Representation Of Disability In Indian Cinema

How often have you chuckled at the burlesque of the iconic character of Thakur from Sholay? Or guffawed at Tusshar Kapoor’s ‘mute’ character in Golmaal? and failed to take cognizance of unconsciously jeering the character’s disability? Well, that is how absurdly our cinema has portrayed disability. Cinema has often impersonated disability with mockery, caricaturing, sympathy on one hand and commiserating with the characters on the face of discrimination, emotion, self pitied, coping up with the aspiration of the human soul on another. More often than not, Bollywood fails to do justice to capture the essence of the specially-abled characters in its truest sense.

Cinema has a prominent niche in society and reflects the real through reel life. As much as it is a medium of entertainment, it also serves as a means to educate and bring a behavioural shift in its audience. The extensive reach of cinema is not just limited to India but is worldwide, hence it is to be used judiciously in uprooting such societal stereotypes.

The odious behaviour, stigma and mockery have often consorted with disability and represented as a punishment worse than death. The earliest portrayal of disability as punishment was in the 1936 Bombay Talkies film, Jeevan Naiya.

Indian cinema for long has portrayed disability as the ultimate punishment for all the sins committed in this life or reverberation of past life wrongdoings.

In Netrikkan (1979), the climax portrays coquetting Rajnikanth ending up on a wheelchair in consequence of his lecherous ways through the film (also highlighting the de-sexualization of the disabled). However, during the seventies, Gulzar through the movie “Koshish” released in 1971, attempted to combine a narrative of basic discussion of sign language and independent living for the deaf.

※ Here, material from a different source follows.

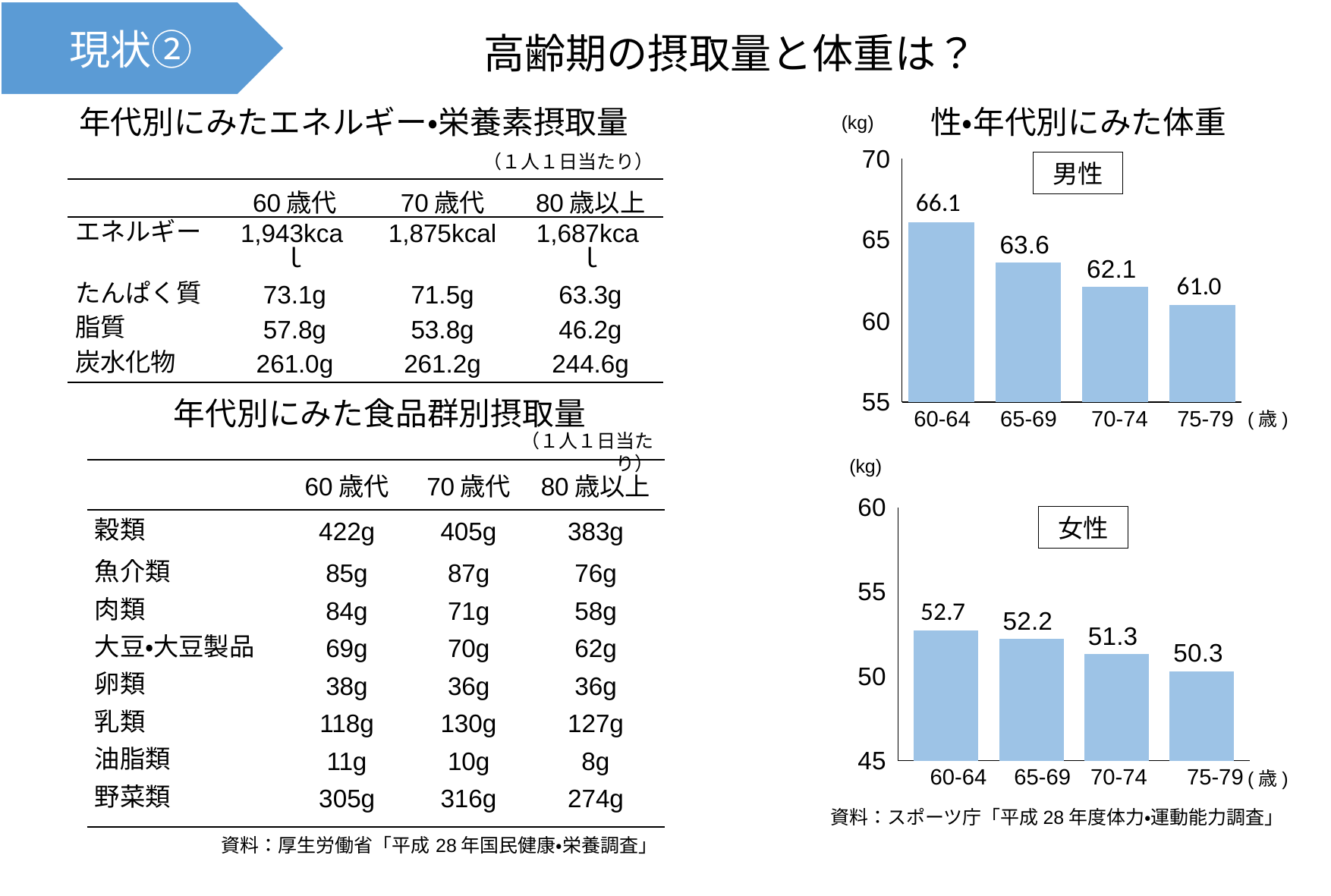
In the 男性 (male) chart, do the values rise or fall as the age group increases? fall In the 男性 (male) chart, which age group has the highest value? 60-64 In the 男性 (male) chart, which is larger, the value for 65-69 or the value for 70-74? 65-69 In the 男性 (male) chart, what is the difference between the values for 60-64 and 75-79? 5.1 What unit is shown on the y axis of the 女性 (female) chart? kg In the 女性 (female) chart, what is the difference between the values for 60-64 and 70-74? 1.4 How many age groups are shown in the 男性 (male) chart? 4 What kind of chart is the 女性 (female) chart? bar chart In the 女性 (female) chart, which age group has the lowest value? 75-79 In the 女性 (female) chart, is the value for 70-74 greater or less than 55? less In the 女性 (female) chart, what is the value for the 75-79 age group? 50.3 In the 男性 (male) chart, what is the value for the 60-64 age group? 66.1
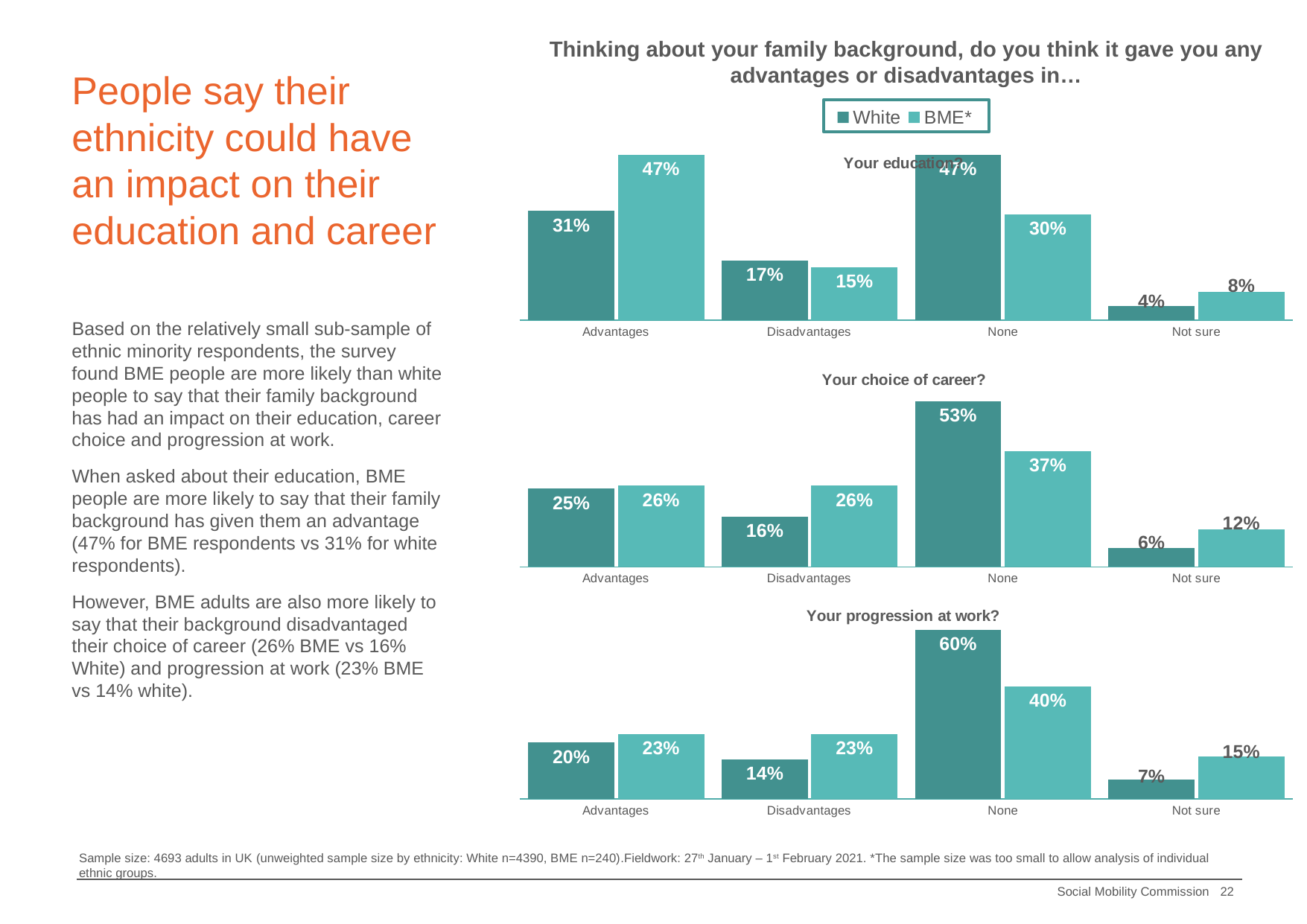
What type of chart is the 'Your progression at work?' chart? Bar chart In the 'Your choice of career?' chart, which is larger for Disadvantages: the White value or the BME value? BME In the 'Your education?' chart, what is the value for BME respondents in the Advantages category? 47% In the 'Your progression at work?' chart, which category has the highest value for White respondents? None How many categories are shown on the x axis of the 'Your choice of career?' chart? 4 In the 'Your progression at work?' chart, what is the difference between the White and BME values for Disadvantages? 9% In the 'Your choice of career?' chart, what is the value for White respondents in the None category? 53% In the 'Your progression at work?' chart, what is the value for BME respondents in the None category? 40% In the 'Your choice of career?' chart, which category has the lowest value for White respondents? Not sure How many series does the legend list for the charts? 2 In the 'Your education?' chart, what is the difference between the White and BME values for Advantages? 16% In the 'Your education?' chart, what is the value for White respondents in the Not sure category? 4%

In the eighties, Sparsh depicted the potential and the challenges that impede the success of blind people. As the movie hit the theatre, Blind Relief Association funds doubled and spurred the discourse surrounding the disability movement in the 1980s.

Slowly as cinema evolved encapsulating the societal quintessence, narratives swerved; disability promptly witnessed equivalence to heroism. Films such as Dushman (1998) and Aankhen (2002) characterize blind protagonists using their “sixth sense” to overcome life’s predicaments. However, the characters were no longer engulfed in self-pity, but such movies too had distorted reality and raised no awareness about people living with disabilities.

There have been a few movies that attempted to capture their life realistically and have played a crucial role in generating awareness. Films such as Main Aisa Hi Hoon (2005), Black (2005), Taare Zameen Par (2007), Barfi!(2012)and Margarita with a Straw (2014) have done well both critically and commercially to bolster change in society’s attitude toward disability.

Taare Zameen Par, a movie dealing with issues of a dyslexic child, was a huge success in raising awareness. Soon after the release, the Central Board of Secondary Education (CBSE) issued a notice to permit students with disabilities extra compensatory time to complete their exams; many runway shows raised funds on demands of the customers and donated to disability organizations.

Likewise, Margarita with a Straw touched upon a range of themes: sexuality, growing up, the strength of the family structure. Kalki Koechlin’s Laila gave an exhilarating likeness of a young woman with cerebral palsy.

The cinema for long has dwelled on the idea of disable person either lurking or banished or in search for restoring “normalcy” to their life and hence instead of generating awareness, cinema ended up either exploiting the character’s disability for comic relief or in a negative light or pity.

Cinema needs to sensitize the issue to raise awareness and establish a space for the disabled protagonist to represent the community with potential and independence and instead of resorting to societal stereotypes. Cinema and media should be effectively used as a medium to disperse the discourse and put an end to the age-old morose portrayal of disability in India.